**Aufgabenstellung**
**1.** Beantworte zum Auszug über die Oraldynamik diese Fragen:
(a) Woran knüpft die Karikatur »Es geht um die Wurst« an?
(b) Welchen Namen gibt die Psychoanalyse dem Genießen des Empfangens und der ekstatischen Sättigung?
(c) Wie heißt das gierige, beißende Saugen?
**2.** Nimm den Auszug über die Oraldynamik nach seinem letzten Satz wieder auf und schreib ihn weiter.

**Textauszug**
++++++++++

Daß Besitz in jeder Form oral-anale Akzente aufweist, zeigt auch eine andere interessante Karikatur: »Es geht um die Wurst« (siehe oben):
Diesmal knüpft die Karikatur an eine Redewendung an. Die Wurst hat einerseits orale Akzente, ihrer Form nach jedoch auch anale und genitale. Die Tatsache, daß bei den Würsten Därme als Haut verwendet werden, ist hierbei ein wertvoller Hinweis. Der Wahlsieg wird nun durch eine Wurst symbolisiert. Dieser Wahlsieg bedeutet den Besitz der Macht, und - man sollte dies nicht vergessen - für die Politiker auch noch sehr konkreten Besitz (anal). Das oral-anale Symbol ist also sehr treffend. Der männlich genitale Aspekt der Wurst hat als Penissymbol zudem noch die Bedeutung von Potenz, also Macht; auf diese Weise wird die Wurst zum Symbol der Macht.
DIE ORALDYNAMIK IN DER GESELLSCHAFT#
Wahrend in der analen Phase das Kind jene Seite darstellt, von der gefordert wird, und vom Gesichtspunkt des Kindes aus den gebenden Teil, ist in der noch tieferen Schicht, der oralen Phase, die Relation umgekehrt. Denn in der Stillperiode (orale Phase) ist das gewaltig übermächtige Du (wir wollen nicht mehr sagen: »Autorität«) der ausschließlich gebende Teil, wobei das Kind, allerdings hungrig, einfach begehrt, was ihm zusteht. Das Genießen des Empfangens und die ekstatische Sättigung nennt die Psychoanalyse Oralerotik. Die Oralerotik fundiert spätere genitalzentrierte Sexualität, das Begehren der Mutter in einem differenzierteren Sinn. Das gierige, beißende Saugen, das besonders aggressiv wird, wenn zu wenig Milch da ist, nennen wir Oralsadismus. Es begründet das gierig-aggressive Habenwollen, Habsucht also und Raffgier. Ein überdeterminiertes, aggressives Habenwollen und Fordern von einer Autorität, der man vorwirft, daß sie zu wenig gibt, hat oralsadistische Fundierung. Andererseits hat, wie wir oben andeuteten, das orale »Gestillt-werden« etwas ekstatisch Beglückendes, wenn eine echte Sättigung eintritt. Die Oralität besitzt etwas tief Einigendes mit der Mutter. Von daher verstehen wir die vereinigende, verbrüdernde Wirkung der Tischgemeinschaft. Denn alles Essen und noch mehr Trinken setzt unbewußt eine gemeinsame Mutter voraus - Man erhält gewissermaßen etwas von der gemeinsamen Mutter und verbrüdert sich dadurch wiederum mit dem andern.
Beim gemeinsamen Essen und Trinken klingt die oralerotische Selbstvergessenheit an.

++++++++++

**Datenblock**

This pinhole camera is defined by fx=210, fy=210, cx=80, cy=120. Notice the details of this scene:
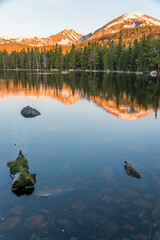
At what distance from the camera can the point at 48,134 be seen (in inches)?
706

++++++++++

**Lösungen**
**1.**
(a) An eine Redewendung.
(b) Oralerotik.
(c) Oralsadismus.

**2.**
Die oralsadistischen Tendenzen bedingen Aggressionen gegen jene Autoritäten, von denen man Substanz zu erhalten hat. Sie bedingt zugleich leicht Aggressionen gegen jene, die gemeinsam von einer Autorität etwas zu bekommen haben. Nun darf man nicht vergessen, daß in früh kapitalistischen Zeiten de facto Menschen hungerten. Im Kollektiv entstand entsprechend ein orales Trauma, das sich nun in einer überspannten Habtendenz fortsetzt. Das auf Grund einer Unterversorgung entstandene orale Trauma erzeugte eine erhöhte Habtendenz, die tradiert wurde.
Ein Beispiel aus der Tierwelt:
Eine bestimmte Vogelart bekommt normalerweise vier Junge. Diese Anzahl kann die Mutter noch gut ernähren. Sie ist aber nicht gut imstande, fünf zu atzen. Kommt nun ein fünftes Junge zur Welt, stirbt es gewöhnlich. In einem tierpsychologisch gut beobachteten Fall wurde es zwar mit aufgezogen, bekam aber zu wenig. Die Folge war, daß dieses fünfte Junge einen schlechten Charakter bekam, es drängte die andern rücksichtslos von den Futterbehältern weg und kannte beim Fressen keine Grenzen. Wir sehen, daß hier Freßgier mit Aggression verbunden ist (47).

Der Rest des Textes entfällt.